Autor: Mariano Fain
Los entusiastas lectores de la historia bélica conocen muy bien el nombre de Manfred Albrecht Freiherr von Richthofen. Pero para el resto de los mortales, ese nombre aristocrático resulta desconocido y ajeno. La razón es simple: el mundo lo recuerda por su mote, el “Barón Rojo”.
Este apodo se lo ganó por dos motivos. El primero, por el color carmesí de su avión triplano Fokker Dr.I, con el que surcaba los cielos en busca de presas. El segundo, por la estela de sangre que dejaba a su paso: derribó 80 aviones enemigos, un récord apenas superado en la Segunda Guerra Mundial.
Manfred nació en 1892, en Breslavia, por entonces parte del Imperio Alemán. Provenía de una familia aristocrática, los Richthofen, emparentada con la realeza prusiana. Su padre, un oficial retirado, lo obligó a seguir la tradición familiar. Con 11 años ingresó en la escuela militar, forjando su carácter marcial.
Al estallar la Gran Guerra en 1914, Manfred era teniente de caballería. Pero el alto mando prusiano lo reconvirtió en infante, destinándolo a las trincheras del frente oriental. Ese “castigo” no lo amilanó, sino todo lo contrario. Cuando la incipiente aviación buscaba reclutas, saltó como voluntario sin dudarlo. Veía en esos frágiles biplanos la oportunidad de librarse del fango de las trincheras.
Ingresó en la escuela de vuelo como un piloto mediocre. Sus instructores no vislumbraban su potencial letal. Lo asignaron a misiones de reconocimiento, hasta que por azar entró en combate aéreo. Sus osadas maniobras evasivas llamaron la atención de Oswald Boelcke, padre de la nueva arma aérea alemana. Personalmente lo reclutó para la élite, el escuadrón de caza Jasta 2.
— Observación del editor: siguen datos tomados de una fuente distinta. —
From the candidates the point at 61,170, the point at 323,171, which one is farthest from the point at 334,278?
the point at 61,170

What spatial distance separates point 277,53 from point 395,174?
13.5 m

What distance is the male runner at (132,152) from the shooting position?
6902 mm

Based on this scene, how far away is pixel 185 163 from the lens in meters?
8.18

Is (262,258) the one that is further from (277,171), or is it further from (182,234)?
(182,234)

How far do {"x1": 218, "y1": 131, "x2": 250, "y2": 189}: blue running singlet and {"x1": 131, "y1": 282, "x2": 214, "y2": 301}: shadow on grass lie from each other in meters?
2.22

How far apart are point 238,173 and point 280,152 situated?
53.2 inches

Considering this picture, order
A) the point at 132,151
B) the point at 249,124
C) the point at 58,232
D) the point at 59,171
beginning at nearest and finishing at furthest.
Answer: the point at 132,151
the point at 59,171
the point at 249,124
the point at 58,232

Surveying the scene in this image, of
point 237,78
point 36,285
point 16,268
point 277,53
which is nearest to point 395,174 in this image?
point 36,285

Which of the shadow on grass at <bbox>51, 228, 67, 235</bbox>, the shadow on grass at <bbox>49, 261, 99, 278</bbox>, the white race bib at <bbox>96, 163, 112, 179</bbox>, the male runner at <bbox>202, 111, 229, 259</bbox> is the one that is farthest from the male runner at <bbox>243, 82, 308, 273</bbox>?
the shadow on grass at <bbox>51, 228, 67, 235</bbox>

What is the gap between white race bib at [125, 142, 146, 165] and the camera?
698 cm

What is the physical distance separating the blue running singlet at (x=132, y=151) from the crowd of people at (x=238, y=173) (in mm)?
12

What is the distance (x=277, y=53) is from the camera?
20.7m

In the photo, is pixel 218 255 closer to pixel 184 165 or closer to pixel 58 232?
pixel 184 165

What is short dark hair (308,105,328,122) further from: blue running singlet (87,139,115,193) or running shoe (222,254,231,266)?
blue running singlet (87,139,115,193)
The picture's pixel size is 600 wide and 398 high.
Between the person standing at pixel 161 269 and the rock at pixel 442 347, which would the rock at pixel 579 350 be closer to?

Ese educado y cortés aristócrata se transformaba al tomar los mandos. Se convertía en un implacable depredador, llevando su frágil biplano Albatros DII al límite. Sus compañeros no salían de su asombro ante semejante despliegue de valor y pericia. “No se puede mandar ese avión así; debe dirigirlo con su espíritu”, decían admirados. Si el Barón Rojo entraba en combate, el enemigo estaba condenado.
Abatido en una batalla aérea, sufrió una grave herida en la cabeza que le provocó temblores en un brazo. Desafiando a sus médicos, en pocos meses regresó al frente para sumarse al escuadrón de caza Jasta 11. Allí lo aguardaban los modernos Fokker Dr.I, los letales triplanos carmesí que pilotaba en sus últimas hazañas.
Sus enemigos le profesaban una mezcla de respeto y temor, rara vez vista en una guerra. Cuando derribaba un avión contrario, sobrevolaba la zona y arrojaba flores sobre el aparato caído. Incluso llegó a organizar el funeral de un piloto británico al que había abatido.
La increíble racha del Barón Rojo llegó a su fin el 21 de abril de 1918, con solo 25 años. Una andanada antiaérea disparada por la artillería australiana impactó en su triplano sobre el cielo de Vaux-sur-Somme, en Francia. Su avión, envuelto en llamas, se estrelló a tierra en territorio aliado.
Irónicamente, sus enemigos le rindieron un emotivo homenaje póstumo. Lo enterraron con honores militares junto a los restos de su aeronave, en el mismo lugar de la caída. Adornaron su tumba con flores silvestres y dispararon tres salvas en su memoria. Incluso colocaron una lápida que rezaba: “Aquí yace un valiente, un noble adversario y un verdadero hombre de honor. Que descanse en paz”.
Ese fue el extraordinario final del Barón Rojo. Un temerario caballero de los cielos que sembró el pánico entre sus enemigos y se granjeó su respeto más allá de las trincheras. La Primera Guerra Mundial inventó un nuevo tipo de héroe moderno, en el que converge valor, caballerosidad y genio guerrero. Ese arquetipo estático e inmortal tiene un nombre propio tallado a fuego en la historia bélica: Manfred von Richthofen, el Barón Rojo.